The gold and silver-detailed black blouse (below) that Cora wears for the King and Queen’s visit is another work of Robbins’s costume genius. “I found this silk tulle scarf with the most amazing deco embroidery in metallic thread and normal silk thread,” Robbins says. “The colors are gorgeous. She wears very intricate blouses, so I turned this scarf [into a top].”
Royal etiquette fun fact: Tradition dictates that only married women are allowed to wear tiaras — which meant copious amounts of bejeweled headwear were required for the movie. “It was the tiara show,” laughs Robbins. “I had to cast my net a lot wider because I needed so many of them.”
But she wanted to stay authentic to real and “recognizable” royal jewels for Queen Mary. “It couldn’t be something that was generic. It had to feel like you’ve seen it. You’ve seen our Queen Elizabeth II wearing it,” explains Robbins.
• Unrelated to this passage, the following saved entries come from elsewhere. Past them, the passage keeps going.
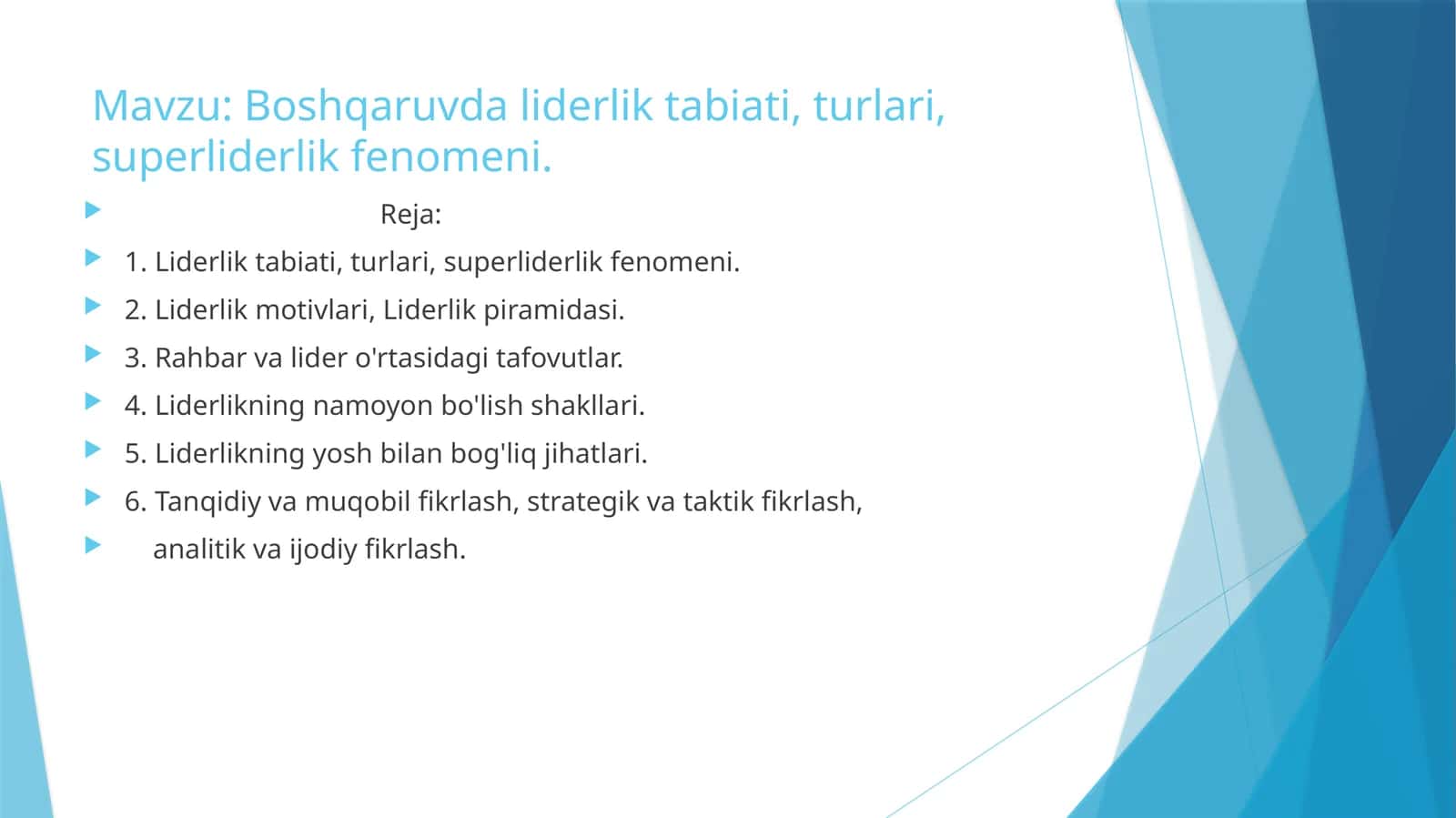 Mavzu: Boshqaruvda liderlik tabiati, turlari, superliderlik fenomeni.

Reja:

1. Liderlik tabiati, turlari, superliderlik fenomeni.

2. Liderlik motivlari, Liderlik piramidasi.

3. Rahbar va lider o'rtasidagi tafovutlar.

4. Liderlikning namoyon bo'lish shakllari.

5. Liderlikning yosh bilan bog'liq jihatlari.

6. Tanqidiy va muqobil fikrlash, strategik va taktik fikrlash,

analitik va ijodiy fikrlash.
So she had her model maker create exact replicas of the famed Cambridge Emeralds: the crown, necklace, brooch, earrings and bracelet worn by Queen Mary (Geraldine James). “The jewelry is rooted in reality for the characters that are real,” she adds.
Speaking of real, heritage jewelers Bentley & Skinner loaned the production a trio of precious headpieces for the ball. “Violet [Maggie Smith], Edith and Cora are in tiaras worth an eye-watering sum of money,” laughs Robbins. The Dowager Countess’s Victorian-era crown totals 16.5 carats of brilliant-cut diamonds, while Cora’s Edwardian headpiece is comprised of a more modest eight carats.
“Real diamonds twinkling around the dance-floor set the standard quite high. The rest of the tiaras couldn’t feel like you were looking at an imitation when you had the real thing there,” adds Robbins. Although, my personal favorite is faux: Edith’s stunning starburst circlet worn mid-forehead, like a really expensive flower crown, to the luncheon.
The downstairs staff, now led by Mrs. Hughes (Phyllis Logan) and a promoted Thomas Barrow (Robert James Collier) — well, until Carson (Jim Carter) is summoned back by his favorite, Lady Mary — step up their wardrobe, too. The adorably bumbling Molesly (Kevin Doyle) temporarily returns from teaching and, along with Andy (Michael Fox), enjoys the privilege of wearing uniforms of their royal counterparts (above).
“Really upping the ante and making sure they could stand shoulder-to-shoulder with the royal footmen,” says Robbins. “That was really great fun to look at all the estate livery from the grand houses of England and the silver lacing and frogging up the front and on the velvet waistcoats. Then we put them into white breeches, white stockings and patent pumps and they really do look so grand. Downton’s done itself proud.”
Although some things never change, both on-screen and behind-the-scenes. “Leslie [Nicol], Mrs. Patmore, has had the same cap for six years,” Robbins laughs. “I offered to make her a new one, and she said, ‘No no, this is my cap. I need my cap.’ So there are certain things that are favorites and that’s the way it should be.”